SOURCE TEXT –
--- begin ---

To address these issues, ST provides centralized storage management for the many different servers and operating systems present in a typical customer environment. The alternative of individually managing many servers is a major reason for the high cost of storage management today.

In many customer environments, data sharing is also an important requirement. Data are often generated by an application running on a particular operating system and then later processed by other applications running on different operating systems. In some cases, this pipeline operation, from creation of data through final processing, may consist of three or four stages on three or four different operating systems. ST provides high-speed, direct-access data sharing across heterogeneous platforms for such applications, thus eliminating the need to copy data between the steps of the pipeline operations.

ST is designed to provide I/O performance comparable to that of local file systems, as well as increased scalability, high availability, and centralized, automated storage and data management. It is also designed to provide performance superior to network-attached storage (NAS) for data sharing among heterogeneous computers. These attributes will address customer requirements for growth capability, minimal-to-zero downtime, data sharing, and simplified storage management. The policy-based automation of storage and data management tasks in ST provides an important first step toward autonomic storage management.2

In the next section, the problems to be solved are described in greater detail. In the fourth section, we present the ST architecture and design, and in the fifth section, we compare the ST approach to alternative approaches. In the sixth section, we discuss our future plans for ST.

Problems to be solved

We begin with a description of storage area networks, or SANs. SANs solve many problems for customers and simplify storage management, but their full potential remains untapped without a scalable, multiplatform, SAN file system such as ST.

--- end ---

WORK TO COMPLETE –
**1.** List every customer requirement that the passage on ST says its attributes will address.
**2.** Continue the passage on ST, picking up right after its last sentence.
The listing comes from a different source than the passage on ST.

DATASET CONTENT –
--- begin ---

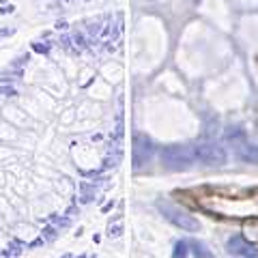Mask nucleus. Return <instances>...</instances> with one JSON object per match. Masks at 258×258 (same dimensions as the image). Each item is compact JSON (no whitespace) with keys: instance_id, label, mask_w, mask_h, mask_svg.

--- end ---

EXPECTED RESULTS –
**1.** growth capability, minimal-to-zero downtime, data sharing, simplified storage management

**2.**
Background on storage area network technology. SANs enable the direct connection of large numbers of computers to large numbers of storage devices that range from simple disks to large, high-performance, high-function storage systems. A SAN can be built using Fibre Channel5 networks, Ethernet networks,6 or, in the future, InfiniBand** networks.7 Computers use the SCSI (Small Computer System Interface) Protocol8 to talk to storage systems or devices on the SAN—SCSI on Fibre Channel is called Fibre Channel Protocol, or FCP, SCSI on Ethernet is called iSCSI, and SCSI on InfiniBand is called SCSI VI Protocol (SVP). SCSI is a block-oriented protocol—computers access storage over the SAN by reading and writing blocks of data from storage devices.

With a SAN, storage can be separated from the computer that uses it. SANs make it easier for administrators to make server and storage decisions independently, and enterprises are not required to make their storage purchases from their system vendor. Large, high-performance, high-function storage systems, such as the IBM TotalStorage* Enterprise Storage Server*,9 can be shared among many hosts.

For security purposes, SANs support zoning. Using zoning, we can group a subset of the computers and a subset of the storage systems into a zone so that they can see only each other, not other computers and storage systems in other zones.

Furthermore, storage space can be assigned where it is needed. In a traditional environment, unused logical volumes or partitions on one system typically cannot be used by other systems. With a SAN, that free space can be partitioned and allocated efficiently and effectively. The ability to share free space among multiple systems allows administrators to achieve higher space utilization levels and thus lower their overall storage costs. However, although SANs and the storage devices that support them have provided improvements in storage and space management, many of the opportunities presented by SANs remain untapped.

Background on virtualization. Essentially, virtualization introduces another layer between computers and storage systems. This layer permits a level of indirection between storage devices as seen by computers and storage devices as exported by storage systems. Virtualization is illustrated in Figure 1. Virtualization allows a storage device as seen by a computer to actually span multiple storage systems. The virtualization layer keeps the mapping between storage devices as seen by computers (host storage devices) and storage devices as exported by storage systems (exported storage devices). Virtualization allows remapping of host storage devices to exported storage devices without causing a computer to be rebooted—as a result, it deals more gracefully with the addition and removal of storage systems than systems without virtualization.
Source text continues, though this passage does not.